Dat schrijven drie Nederlandse onderzoekers vorige week in het wetenschappelijke blad PLOS ONE.

Overheden bedachten bijvoorbeeld zogeheten QALY’s, een bedrag dat een jaar langer in goede gezondheid leven mag kosten. Is een medicijn duurder dan dat, dan zal het niet gebruikt worden, hoe goed het ook is. „Maar geneesmiddelenfabrikanten zijn de QALY’s gaan gebruiken als richtprijs”, zegt Toine Pieters, hoogleraar geschiedenis van de farmacie aan de Universiteit Utrecht.

Pieters en zijn team doorzochten de wetenschappelijke literatuur en vier Engelstalige kranten (The Financial Times, The New York Times, The Wall Street Journal en The Guardian) op artikelen over medicijnprijzen.

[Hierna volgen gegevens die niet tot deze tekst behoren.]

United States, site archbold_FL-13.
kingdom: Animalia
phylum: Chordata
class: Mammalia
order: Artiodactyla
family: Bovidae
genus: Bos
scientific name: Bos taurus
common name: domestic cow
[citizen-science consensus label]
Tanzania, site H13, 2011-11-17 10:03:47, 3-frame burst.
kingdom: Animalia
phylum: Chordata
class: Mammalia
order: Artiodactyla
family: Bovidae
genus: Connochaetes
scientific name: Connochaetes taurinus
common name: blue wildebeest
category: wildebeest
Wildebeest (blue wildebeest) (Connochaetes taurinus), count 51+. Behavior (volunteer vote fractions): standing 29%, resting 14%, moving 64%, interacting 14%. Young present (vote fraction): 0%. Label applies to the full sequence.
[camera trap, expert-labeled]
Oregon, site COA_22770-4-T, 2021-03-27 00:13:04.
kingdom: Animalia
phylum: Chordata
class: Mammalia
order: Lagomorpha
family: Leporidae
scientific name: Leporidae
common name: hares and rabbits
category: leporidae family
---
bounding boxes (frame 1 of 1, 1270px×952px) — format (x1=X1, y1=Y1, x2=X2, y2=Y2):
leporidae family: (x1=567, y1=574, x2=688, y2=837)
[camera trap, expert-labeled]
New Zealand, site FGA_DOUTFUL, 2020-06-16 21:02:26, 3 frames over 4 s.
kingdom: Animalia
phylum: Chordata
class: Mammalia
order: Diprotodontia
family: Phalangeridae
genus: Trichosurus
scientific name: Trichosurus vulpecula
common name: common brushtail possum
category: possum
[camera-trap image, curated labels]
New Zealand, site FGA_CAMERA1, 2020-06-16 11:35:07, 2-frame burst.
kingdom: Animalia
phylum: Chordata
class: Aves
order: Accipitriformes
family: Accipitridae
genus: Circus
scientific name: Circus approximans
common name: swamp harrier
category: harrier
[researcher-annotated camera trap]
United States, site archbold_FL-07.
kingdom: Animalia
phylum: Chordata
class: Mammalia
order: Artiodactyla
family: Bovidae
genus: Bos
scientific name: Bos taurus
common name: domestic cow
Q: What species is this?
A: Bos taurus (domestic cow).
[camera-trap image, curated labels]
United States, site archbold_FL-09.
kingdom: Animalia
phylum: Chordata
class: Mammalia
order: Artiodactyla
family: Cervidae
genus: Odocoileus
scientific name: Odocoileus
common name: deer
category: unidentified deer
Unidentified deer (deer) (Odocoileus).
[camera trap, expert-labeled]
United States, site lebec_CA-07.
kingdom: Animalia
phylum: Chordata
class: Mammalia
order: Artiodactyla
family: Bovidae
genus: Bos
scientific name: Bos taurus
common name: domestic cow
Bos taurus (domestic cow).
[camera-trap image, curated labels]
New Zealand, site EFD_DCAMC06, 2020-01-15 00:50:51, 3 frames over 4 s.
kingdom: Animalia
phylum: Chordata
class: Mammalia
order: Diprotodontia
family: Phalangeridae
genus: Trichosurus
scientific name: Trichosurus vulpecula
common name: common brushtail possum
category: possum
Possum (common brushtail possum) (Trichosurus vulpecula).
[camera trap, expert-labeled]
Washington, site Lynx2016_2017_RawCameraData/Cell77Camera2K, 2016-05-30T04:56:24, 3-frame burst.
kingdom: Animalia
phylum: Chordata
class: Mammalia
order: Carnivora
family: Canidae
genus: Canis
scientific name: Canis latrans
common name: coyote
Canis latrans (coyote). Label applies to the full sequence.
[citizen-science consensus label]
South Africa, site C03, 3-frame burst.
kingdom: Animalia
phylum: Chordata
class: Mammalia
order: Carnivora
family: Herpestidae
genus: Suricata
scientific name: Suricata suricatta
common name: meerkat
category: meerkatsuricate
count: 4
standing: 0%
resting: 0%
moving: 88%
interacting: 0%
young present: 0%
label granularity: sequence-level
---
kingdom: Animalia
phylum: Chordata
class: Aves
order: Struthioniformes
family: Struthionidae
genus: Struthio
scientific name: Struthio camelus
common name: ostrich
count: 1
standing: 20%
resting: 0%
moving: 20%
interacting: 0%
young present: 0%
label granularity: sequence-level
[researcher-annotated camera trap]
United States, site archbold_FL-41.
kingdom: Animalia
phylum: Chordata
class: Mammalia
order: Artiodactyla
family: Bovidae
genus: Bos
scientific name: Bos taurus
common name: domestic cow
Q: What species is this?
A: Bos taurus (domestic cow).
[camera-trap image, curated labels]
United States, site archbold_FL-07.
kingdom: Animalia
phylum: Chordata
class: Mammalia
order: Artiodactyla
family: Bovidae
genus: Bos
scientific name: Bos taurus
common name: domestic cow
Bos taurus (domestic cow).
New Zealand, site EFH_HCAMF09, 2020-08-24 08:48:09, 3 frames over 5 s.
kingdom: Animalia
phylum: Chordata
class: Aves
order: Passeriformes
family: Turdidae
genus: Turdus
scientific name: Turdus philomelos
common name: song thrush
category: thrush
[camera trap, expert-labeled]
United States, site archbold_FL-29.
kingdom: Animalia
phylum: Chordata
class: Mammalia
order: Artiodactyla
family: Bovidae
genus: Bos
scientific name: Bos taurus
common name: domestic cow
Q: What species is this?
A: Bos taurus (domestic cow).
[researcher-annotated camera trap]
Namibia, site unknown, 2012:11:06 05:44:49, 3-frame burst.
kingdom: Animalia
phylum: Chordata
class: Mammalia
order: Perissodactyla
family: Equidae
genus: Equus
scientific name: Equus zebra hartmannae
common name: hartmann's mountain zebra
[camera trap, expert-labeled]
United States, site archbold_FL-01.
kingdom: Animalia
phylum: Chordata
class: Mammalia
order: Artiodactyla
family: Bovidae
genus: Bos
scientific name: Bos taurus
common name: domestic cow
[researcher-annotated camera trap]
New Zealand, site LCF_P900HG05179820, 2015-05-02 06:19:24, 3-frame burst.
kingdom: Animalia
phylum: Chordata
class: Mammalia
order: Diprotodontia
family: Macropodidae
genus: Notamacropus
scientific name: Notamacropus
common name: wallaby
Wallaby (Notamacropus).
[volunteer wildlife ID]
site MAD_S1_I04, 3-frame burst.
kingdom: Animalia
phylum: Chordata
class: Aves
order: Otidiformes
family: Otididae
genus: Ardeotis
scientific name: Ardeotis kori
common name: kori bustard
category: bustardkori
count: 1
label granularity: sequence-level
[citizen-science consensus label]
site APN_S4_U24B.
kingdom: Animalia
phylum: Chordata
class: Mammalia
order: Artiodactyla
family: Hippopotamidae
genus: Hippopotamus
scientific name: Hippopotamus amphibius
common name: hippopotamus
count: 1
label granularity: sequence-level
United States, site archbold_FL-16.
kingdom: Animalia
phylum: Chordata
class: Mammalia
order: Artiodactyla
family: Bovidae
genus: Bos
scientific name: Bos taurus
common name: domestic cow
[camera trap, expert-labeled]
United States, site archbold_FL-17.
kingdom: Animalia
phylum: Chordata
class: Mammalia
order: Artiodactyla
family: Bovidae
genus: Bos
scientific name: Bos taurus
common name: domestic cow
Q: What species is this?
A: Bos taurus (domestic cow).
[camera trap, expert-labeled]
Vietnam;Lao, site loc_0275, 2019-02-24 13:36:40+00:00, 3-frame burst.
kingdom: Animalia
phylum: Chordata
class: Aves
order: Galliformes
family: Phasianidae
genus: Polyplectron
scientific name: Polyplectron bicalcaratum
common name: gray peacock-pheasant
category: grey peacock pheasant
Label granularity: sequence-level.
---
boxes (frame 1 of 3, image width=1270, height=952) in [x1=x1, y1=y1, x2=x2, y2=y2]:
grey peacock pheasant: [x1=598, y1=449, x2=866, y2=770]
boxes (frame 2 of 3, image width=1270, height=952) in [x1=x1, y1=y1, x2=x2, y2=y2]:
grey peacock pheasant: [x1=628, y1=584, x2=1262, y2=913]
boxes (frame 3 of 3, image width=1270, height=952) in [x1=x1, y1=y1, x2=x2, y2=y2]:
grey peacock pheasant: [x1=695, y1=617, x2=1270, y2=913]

Samen met tweede auteur Carin Uyl-de Groot van het Erasmus MC zit Pieters in het bestuur van Cinderella, een non-profitorganisatie die nastreeft verwaarloosde en vergeten medicijnen tegen redelijke prijzen beschikbaar te maken voor patiënten. „Altijd als het over de grote farmaceutische industrie en de woekerprijzen ging, dan bleef dat hangen op het niveau van vermoedens. Daarom wilden we eens systematisch onderzoeken hoe deze marktmechanismen in elkaar zitten.”

Lees hier het volledige artikel.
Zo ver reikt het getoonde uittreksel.